Hoje a Islândia é um país rico e próspero graças ao poder soberano do povo decidir as leis, o destino do país, e isso é uma das mais importantes vitórias, talvez a mais importante vitória dos povos do início deste século/milênio porque, lá, na Islândia, o espaço para o exercício do poder soberano do povo tornou-se definitivo. Nesse sentido, o fato de uma rede social residual e contingente ter sido usada naquele momento não será digno de nota, reconheçamos que o poder da comunicação online crescerá muito além do que somos capazes de imaginar hoje e teremos cada vez mais referências a redes sociais mais significativas, importantes, inspiradoras, reveladoras, em nossa História.
Nesse momento resta-nos ver, uma década após a revolução islandesa, a queda daquela rede social abrir espaço para outras redes que devem responder à inteligência humana em suas demandas contemporâneas e futuras.
E o retardo provocado nessas redes sociais que abusaram de nossa boa fé? É tão insignificante a mediocridade. Algumas sujeiras invadem os corpos das ostras, são "invasores externos", "certos parasitas". Eu guardo as pérolas que nos adornam. E você?

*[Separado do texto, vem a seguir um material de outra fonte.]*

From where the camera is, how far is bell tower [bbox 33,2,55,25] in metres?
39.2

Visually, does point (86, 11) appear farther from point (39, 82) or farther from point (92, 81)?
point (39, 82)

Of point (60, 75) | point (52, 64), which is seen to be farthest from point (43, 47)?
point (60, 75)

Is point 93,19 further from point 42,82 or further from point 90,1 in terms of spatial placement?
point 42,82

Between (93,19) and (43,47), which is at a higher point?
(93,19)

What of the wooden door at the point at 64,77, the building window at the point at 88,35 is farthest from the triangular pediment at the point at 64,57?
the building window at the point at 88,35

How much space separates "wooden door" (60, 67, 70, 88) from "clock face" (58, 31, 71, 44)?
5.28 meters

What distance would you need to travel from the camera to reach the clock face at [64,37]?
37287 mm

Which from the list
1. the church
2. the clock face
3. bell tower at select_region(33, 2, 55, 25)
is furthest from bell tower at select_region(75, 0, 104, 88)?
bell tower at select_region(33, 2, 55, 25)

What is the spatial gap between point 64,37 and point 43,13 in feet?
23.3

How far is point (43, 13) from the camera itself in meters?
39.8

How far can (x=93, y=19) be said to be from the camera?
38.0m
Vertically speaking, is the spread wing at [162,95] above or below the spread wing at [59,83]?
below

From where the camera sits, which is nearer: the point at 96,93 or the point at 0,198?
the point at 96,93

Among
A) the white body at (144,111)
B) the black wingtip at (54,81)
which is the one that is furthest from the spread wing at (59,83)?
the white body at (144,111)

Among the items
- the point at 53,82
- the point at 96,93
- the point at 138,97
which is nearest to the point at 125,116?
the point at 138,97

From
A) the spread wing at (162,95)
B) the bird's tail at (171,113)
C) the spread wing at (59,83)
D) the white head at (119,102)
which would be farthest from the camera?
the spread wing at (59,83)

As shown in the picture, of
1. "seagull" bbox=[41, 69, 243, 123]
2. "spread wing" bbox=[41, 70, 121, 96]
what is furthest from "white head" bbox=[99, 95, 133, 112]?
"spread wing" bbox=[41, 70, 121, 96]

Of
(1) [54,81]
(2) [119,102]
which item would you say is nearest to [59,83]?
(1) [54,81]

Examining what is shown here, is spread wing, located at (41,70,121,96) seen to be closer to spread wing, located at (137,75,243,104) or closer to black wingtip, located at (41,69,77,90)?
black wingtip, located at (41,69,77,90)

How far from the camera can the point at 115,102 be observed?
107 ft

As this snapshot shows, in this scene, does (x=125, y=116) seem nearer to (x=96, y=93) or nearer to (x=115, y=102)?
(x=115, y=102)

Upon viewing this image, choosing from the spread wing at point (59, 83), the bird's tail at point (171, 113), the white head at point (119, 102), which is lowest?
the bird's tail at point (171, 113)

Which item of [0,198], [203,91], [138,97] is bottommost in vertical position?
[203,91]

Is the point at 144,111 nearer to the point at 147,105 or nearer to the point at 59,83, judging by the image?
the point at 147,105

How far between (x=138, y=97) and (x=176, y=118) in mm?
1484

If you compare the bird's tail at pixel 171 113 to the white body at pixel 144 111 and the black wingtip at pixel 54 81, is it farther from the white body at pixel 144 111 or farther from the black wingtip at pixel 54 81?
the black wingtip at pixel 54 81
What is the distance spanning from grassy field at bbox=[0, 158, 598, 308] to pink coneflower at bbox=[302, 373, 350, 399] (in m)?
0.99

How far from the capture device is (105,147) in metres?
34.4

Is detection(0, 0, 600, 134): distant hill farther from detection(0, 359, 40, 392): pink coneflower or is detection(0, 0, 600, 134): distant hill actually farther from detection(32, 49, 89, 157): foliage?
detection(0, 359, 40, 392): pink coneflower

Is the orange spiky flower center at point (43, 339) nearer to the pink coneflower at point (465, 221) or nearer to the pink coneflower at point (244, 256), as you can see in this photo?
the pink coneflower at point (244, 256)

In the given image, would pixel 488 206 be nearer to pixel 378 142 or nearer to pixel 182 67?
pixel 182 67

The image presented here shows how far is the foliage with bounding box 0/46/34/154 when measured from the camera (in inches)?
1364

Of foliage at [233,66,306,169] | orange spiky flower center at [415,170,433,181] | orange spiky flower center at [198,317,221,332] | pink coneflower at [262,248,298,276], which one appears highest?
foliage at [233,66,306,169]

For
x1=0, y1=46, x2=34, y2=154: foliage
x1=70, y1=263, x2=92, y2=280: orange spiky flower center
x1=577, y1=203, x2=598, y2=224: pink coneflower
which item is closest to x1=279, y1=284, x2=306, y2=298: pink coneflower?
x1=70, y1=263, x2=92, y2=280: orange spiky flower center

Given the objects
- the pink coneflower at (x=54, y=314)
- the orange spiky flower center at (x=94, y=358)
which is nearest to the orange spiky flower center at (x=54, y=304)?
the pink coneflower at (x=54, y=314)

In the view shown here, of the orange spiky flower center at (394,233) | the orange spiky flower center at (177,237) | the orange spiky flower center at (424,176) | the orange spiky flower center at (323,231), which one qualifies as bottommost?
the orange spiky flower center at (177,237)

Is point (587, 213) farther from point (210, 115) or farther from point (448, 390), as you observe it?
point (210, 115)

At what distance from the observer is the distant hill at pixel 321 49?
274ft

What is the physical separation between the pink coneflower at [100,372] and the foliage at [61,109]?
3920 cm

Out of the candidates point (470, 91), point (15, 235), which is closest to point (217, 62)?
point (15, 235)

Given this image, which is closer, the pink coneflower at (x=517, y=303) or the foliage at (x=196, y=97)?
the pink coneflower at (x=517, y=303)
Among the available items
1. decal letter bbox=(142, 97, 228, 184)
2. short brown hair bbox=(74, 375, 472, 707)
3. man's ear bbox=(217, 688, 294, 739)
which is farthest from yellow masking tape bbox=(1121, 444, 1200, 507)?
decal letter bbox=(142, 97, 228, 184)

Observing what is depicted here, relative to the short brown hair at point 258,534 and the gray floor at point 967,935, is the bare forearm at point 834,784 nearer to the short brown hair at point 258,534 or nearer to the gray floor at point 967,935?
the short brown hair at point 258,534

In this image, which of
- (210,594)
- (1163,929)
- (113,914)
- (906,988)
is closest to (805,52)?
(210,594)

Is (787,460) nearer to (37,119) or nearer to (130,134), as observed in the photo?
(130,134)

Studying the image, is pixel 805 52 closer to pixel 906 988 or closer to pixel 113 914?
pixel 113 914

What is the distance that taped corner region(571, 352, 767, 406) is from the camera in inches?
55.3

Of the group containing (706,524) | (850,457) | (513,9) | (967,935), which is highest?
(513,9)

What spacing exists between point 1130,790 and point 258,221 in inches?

Última revisão, 18:05, 19 de outubro de 2019. Manaus, Brasil.

[Nota Única] Eu estive com os Yanomami em um ritual funerário e o ritual nada tem a ver com canibalismo, assim como os Yanomami nada tem a ver com essa Economia Canibal. Pelo contrário, os Yanomami estão entre minhas mais importantes referências para as reflexões que apresento pelo fim dessa Economia Canibal, pois justamente eles são conhecidos por apresentar o problema dos "espíritos devoradores de Terra Floresta" e dos "espíritos devoradores da carne Yanomami", sobre o que devo falar em outro momento. Lamento que exista aquela tradução sobre o ritual funerário indígena, considero a ingestão das cinzas de cremação com mingau de banana em rituais feitos ao longo de anos pela memória da mesma pessoa a mais significativa expressão de amor por alguém que não vive mais entre nós que tive a oportunidade de conhecer. Eu vi, vivi, sei e sinto. Talvez, algum dia, dedique tempo para propor uma outra categoria, palavra, nome, para o ritual, que ponha em evidência o abismo entre a relação "corpo/espírito", conforme nós, disciplinados por algum monoteísmo do Oriente Médio,  somos capazes de apreender, e o ritual Yanomami, conforme sou capaz de ser parte.